New Jersey

One Step Closer to Sainthood for NJ Nun

The Archdiocese of Newark says a young boy's macular degeneration was cured after he was given a relic of Sister Miriam Teresa and prayed to her

More than 80 years after her death, a New Jersey nun credited with curing a boy's eye disease is set to be beatified on Saturday.

Sister Miriam Teresa Demjanovich, who died in 1927 at age 26, is scheduled to be beatified in a ceremony led by Cardinal Angelo Amato at the Cathedral Basilica of the Sacred Heart in Newark.

Sister Miriam Teresa is credited with curing a boy's macular degeneration in the 1960s, according to the Archdiocese of Newark. The boy, Michael Mencer, was given a lock of the sister's hair and prayed to her. The effects of the eye disease soon began to fade, church officials say.

"Within a period of six weeks, it was totally reversed," said Sister Mary Canavan, vice postulator for the Sister Miriam Teresa League of Prayer in Convent Station.

The beatification comes nearly 10 months after the event was certified as a miracle by Pope Francis.

The archdiocese expects more than 1,500 people, including members of the sister's family and Mencer, to be on hand for the beatification Mass.

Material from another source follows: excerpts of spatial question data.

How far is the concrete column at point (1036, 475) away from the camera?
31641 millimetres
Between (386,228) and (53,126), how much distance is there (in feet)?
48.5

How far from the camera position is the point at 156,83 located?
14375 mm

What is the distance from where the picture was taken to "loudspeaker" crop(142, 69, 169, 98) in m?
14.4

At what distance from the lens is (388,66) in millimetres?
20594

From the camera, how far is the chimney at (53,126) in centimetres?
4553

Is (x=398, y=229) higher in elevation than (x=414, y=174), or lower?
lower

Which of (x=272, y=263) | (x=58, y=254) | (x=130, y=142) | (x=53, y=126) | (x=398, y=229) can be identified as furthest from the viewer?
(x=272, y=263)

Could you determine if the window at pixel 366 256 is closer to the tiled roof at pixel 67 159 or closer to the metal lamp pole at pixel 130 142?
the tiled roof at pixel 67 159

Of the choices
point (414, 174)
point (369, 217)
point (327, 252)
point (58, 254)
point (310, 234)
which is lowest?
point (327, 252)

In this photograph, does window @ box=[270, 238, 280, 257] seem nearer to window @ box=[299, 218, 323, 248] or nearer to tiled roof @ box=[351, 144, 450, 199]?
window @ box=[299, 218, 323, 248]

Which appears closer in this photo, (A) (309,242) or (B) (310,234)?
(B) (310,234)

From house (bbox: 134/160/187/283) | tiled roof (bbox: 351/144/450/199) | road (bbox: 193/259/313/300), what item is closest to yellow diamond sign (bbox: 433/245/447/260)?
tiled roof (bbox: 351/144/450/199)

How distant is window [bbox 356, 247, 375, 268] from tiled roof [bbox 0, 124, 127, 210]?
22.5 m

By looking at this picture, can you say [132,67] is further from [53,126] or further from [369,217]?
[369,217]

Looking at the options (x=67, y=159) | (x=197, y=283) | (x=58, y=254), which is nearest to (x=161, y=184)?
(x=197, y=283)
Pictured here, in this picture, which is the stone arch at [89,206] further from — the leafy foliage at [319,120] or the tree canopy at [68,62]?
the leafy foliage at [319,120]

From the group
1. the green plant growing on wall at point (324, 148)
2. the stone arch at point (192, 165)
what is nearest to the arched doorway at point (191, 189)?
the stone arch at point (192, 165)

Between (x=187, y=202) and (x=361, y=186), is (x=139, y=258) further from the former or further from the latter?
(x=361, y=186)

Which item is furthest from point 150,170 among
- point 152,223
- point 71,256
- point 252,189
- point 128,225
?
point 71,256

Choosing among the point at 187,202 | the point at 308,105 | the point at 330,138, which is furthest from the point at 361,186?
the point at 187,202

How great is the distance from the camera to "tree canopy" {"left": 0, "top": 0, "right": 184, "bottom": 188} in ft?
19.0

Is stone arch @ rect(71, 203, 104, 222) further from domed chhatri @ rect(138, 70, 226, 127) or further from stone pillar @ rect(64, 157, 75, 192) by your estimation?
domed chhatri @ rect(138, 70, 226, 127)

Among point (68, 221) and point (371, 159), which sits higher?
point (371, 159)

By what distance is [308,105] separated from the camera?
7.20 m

Attendees also will include a "whole slew of nuns," priests and more than 20 bishops, including one from Poland, said Jim Goodness, a spokesman for the Archdiocese of Newark. During the ceremony, a procession will be held carrying a relic from Sister Miriam Teresa and a portrait of the sister, Goodness said.

Saturday's ceremony is the third step in the canonization process.

Beatification requires evidence of one miracle that happened after the candidate has died and as a result of a specific plea to the candidate. Sainthood requires a second miracle, though candidates deemed martyrs need only one for canonization.